Nel corso dell’incontro, il Presidente
dell’associazione, Sergio Ferrari, il Segretario Stefano Bollettinari e
altri dirigenti territoriali, hanno messo in evidenza le problematiche
generali relative allo sviluppo economico regionale e i temi specifici
dei settori del commercio e del turismo su cui l’associazione intende
avere risposte puntuali dal nuovo governo regionale.

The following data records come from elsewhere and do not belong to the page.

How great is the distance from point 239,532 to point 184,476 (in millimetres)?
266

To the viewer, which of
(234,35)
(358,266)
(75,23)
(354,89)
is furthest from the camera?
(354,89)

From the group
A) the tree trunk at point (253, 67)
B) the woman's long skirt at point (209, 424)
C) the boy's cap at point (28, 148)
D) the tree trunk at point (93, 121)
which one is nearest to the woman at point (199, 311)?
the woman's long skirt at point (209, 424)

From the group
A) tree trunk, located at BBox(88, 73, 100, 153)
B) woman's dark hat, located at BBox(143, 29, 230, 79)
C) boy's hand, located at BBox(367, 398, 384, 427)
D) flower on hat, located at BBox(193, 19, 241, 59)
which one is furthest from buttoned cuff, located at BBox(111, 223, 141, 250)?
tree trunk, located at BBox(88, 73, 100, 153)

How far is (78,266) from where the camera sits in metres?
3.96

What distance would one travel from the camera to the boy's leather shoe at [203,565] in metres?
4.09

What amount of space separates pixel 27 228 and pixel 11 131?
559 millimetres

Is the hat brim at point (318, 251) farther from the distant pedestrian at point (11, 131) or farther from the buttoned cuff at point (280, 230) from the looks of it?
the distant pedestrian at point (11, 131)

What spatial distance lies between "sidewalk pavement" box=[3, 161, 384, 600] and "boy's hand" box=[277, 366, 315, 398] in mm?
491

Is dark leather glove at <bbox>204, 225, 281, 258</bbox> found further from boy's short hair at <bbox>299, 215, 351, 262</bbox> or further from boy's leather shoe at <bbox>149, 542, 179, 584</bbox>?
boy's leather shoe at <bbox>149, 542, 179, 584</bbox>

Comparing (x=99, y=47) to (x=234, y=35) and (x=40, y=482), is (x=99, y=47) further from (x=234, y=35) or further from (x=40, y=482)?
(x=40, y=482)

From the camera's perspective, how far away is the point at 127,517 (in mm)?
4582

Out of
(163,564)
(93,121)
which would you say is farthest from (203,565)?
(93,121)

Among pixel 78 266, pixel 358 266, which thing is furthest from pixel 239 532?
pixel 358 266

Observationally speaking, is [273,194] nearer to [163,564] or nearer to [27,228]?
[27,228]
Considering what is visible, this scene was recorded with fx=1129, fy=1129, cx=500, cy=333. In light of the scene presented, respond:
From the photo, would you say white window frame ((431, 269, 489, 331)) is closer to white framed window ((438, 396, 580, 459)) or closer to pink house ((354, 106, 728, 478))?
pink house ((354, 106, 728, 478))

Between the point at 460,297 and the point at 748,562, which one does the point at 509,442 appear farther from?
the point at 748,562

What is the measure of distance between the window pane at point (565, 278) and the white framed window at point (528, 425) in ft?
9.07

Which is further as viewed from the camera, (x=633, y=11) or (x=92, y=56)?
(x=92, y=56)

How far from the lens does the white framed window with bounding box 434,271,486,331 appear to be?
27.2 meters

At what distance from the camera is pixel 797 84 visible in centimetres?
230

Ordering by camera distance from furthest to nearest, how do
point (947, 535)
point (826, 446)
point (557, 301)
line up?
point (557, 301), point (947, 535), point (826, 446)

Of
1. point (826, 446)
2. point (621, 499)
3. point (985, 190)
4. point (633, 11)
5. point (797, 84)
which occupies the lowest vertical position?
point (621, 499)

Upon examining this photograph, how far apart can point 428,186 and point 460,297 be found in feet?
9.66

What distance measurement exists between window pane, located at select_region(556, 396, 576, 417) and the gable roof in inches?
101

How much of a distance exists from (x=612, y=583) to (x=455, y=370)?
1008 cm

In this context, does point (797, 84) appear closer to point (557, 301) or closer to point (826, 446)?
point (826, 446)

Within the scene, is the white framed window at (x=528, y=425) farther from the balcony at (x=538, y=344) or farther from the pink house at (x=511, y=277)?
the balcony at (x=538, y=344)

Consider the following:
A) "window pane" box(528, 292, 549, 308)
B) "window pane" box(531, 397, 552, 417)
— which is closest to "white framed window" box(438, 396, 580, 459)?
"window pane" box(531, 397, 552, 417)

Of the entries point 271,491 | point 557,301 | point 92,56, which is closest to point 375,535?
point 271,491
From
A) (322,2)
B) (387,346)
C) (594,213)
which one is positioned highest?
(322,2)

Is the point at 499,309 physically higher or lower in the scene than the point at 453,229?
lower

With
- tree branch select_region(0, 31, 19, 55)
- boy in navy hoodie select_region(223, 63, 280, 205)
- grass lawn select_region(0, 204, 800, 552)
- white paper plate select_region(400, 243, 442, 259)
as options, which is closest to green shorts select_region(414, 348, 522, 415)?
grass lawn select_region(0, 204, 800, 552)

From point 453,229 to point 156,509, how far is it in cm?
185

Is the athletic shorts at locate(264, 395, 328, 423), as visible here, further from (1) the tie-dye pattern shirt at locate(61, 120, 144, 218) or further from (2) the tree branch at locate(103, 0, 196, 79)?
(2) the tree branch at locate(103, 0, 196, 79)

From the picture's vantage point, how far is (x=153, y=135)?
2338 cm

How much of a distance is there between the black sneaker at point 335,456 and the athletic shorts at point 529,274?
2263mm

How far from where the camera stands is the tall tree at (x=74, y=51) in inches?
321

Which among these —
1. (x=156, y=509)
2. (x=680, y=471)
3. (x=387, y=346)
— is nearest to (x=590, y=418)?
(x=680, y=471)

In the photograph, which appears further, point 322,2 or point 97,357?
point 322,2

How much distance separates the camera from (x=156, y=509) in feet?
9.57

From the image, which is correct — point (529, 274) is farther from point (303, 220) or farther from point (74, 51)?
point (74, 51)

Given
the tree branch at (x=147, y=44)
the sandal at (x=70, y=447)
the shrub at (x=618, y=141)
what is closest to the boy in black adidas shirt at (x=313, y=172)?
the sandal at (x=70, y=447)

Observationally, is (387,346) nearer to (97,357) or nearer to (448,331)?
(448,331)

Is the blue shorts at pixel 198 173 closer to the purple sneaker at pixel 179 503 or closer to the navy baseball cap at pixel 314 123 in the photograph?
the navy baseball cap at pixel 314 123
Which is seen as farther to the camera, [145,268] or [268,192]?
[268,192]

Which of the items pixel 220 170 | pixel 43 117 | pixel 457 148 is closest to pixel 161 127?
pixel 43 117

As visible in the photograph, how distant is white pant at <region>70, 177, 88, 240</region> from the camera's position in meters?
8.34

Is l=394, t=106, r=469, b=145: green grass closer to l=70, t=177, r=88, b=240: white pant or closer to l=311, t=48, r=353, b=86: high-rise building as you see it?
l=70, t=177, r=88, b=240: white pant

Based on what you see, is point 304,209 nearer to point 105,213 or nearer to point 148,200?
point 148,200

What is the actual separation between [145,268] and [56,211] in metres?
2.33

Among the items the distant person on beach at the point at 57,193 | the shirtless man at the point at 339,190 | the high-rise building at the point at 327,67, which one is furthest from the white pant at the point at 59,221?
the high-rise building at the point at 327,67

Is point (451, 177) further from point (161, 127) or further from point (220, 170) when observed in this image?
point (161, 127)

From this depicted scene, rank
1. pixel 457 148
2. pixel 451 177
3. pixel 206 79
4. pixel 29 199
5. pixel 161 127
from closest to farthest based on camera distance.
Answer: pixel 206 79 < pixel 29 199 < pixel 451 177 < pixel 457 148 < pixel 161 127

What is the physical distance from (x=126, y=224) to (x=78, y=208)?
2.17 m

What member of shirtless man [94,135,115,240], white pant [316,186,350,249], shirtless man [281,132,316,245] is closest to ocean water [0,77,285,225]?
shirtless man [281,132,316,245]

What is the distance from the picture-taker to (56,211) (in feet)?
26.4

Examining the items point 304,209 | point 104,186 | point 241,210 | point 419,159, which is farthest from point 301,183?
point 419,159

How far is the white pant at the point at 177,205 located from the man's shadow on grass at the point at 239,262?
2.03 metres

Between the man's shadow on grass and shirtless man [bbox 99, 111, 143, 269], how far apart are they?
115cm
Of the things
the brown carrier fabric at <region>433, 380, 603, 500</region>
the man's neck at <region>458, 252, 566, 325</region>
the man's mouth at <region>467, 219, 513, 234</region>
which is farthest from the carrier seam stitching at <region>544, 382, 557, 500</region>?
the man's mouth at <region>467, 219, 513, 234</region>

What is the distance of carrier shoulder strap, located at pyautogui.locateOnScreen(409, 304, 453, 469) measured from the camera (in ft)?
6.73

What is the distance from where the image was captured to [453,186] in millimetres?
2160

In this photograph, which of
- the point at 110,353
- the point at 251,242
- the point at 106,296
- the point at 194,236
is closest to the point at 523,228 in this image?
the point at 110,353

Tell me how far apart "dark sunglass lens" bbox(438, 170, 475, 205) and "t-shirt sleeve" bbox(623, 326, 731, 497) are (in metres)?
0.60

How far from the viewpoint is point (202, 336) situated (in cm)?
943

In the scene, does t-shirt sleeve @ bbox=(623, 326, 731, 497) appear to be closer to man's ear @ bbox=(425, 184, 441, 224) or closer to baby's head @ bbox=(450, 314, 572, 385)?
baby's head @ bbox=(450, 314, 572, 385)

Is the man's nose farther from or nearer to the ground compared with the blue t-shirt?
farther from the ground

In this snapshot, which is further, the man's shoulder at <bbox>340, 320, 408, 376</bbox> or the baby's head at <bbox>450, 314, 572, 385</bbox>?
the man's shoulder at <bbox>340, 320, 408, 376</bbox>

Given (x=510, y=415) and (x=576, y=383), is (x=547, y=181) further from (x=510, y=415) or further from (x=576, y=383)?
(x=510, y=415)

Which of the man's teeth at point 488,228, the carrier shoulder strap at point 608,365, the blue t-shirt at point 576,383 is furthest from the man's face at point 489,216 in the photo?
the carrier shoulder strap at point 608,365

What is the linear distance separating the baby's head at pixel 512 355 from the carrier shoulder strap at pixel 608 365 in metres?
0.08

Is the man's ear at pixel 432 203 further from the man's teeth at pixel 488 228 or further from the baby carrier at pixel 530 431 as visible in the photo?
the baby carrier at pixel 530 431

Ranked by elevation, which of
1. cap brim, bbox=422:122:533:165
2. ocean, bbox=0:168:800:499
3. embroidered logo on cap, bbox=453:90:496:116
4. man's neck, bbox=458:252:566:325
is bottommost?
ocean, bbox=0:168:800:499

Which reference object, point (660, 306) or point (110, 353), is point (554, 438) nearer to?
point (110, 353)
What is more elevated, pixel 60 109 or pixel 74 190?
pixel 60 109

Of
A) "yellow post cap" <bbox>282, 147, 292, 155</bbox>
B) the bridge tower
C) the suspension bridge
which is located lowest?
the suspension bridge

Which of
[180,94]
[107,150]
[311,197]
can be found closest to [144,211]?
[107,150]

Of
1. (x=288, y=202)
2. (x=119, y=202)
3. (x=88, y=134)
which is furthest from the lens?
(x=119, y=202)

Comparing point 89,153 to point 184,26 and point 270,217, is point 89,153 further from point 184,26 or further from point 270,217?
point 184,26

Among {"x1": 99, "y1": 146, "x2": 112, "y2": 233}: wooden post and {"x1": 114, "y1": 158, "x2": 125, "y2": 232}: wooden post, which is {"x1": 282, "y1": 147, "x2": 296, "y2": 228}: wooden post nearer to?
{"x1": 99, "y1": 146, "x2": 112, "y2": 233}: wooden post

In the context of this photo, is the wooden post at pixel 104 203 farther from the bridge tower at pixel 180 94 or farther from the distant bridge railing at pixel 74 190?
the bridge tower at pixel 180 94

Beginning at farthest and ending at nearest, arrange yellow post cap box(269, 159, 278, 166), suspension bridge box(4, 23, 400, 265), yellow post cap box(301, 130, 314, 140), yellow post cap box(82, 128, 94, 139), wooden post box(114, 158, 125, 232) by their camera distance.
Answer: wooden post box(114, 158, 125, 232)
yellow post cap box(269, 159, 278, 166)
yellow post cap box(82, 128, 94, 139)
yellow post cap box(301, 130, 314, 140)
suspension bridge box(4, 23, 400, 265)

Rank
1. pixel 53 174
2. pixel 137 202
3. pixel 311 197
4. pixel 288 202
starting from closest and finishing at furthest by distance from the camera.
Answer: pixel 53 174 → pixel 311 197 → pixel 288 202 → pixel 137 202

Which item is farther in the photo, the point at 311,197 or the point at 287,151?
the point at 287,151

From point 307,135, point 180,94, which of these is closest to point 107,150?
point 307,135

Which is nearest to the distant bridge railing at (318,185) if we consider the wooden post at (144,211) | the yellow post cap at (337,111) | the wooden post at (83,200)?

In particolare è stata sottolineata la
situazione particolarmente preoccupante per quel che riguarda l’andamento
deludente dei consumi e il clima di sfiducia che esiste fra le famiglie;
fattori che rappresentano un enorme freno a ogni politica di sviluppo. A
cui si accompagna la necessità:
·
di
intervenire sul tema del miglioramento delle infrastrutture presenti in
regione, in modo che siano funzionali anche all’incremento dei flussi
turistici e a favorire l’accessibilità e la mobilità verso e all’interno
dei centri storici;
·
di
progettare politiche idonee alla qualificazione degli operatori
commerciali attraverso la leva della formazione professionale;
·
di
realizzare interventi di valorizzazione commerciale delle città,
esaltandone il ruolo di centri commerciali naturali;
·
di
modificare, tenendo conto dell’esperienza di questi anni, la normativa in
materia di commercio in modo tale da riuscire ad avere strumenti di
programmazione in grado di garantire un reale equilibrio fra le diverse tipologie
distributive.
Il Presidente Errani ha risposto alle
sollecitazioni di Confesercenti condividendo le preoccupazioni
sull’attuale situazione economica nazionale. “E’ e rimane prioritario il
finanziamento degli enti locali, l’adeguamento delle infrastrutture,
l’investire sul trasporto pubblico di merci e persone – ha detto Errani –
Nonché l’individuazione di politiche in grado di migliorare la qualità
delle città e della vita. Fattori importanti per il commercio e la rete
distributiva”.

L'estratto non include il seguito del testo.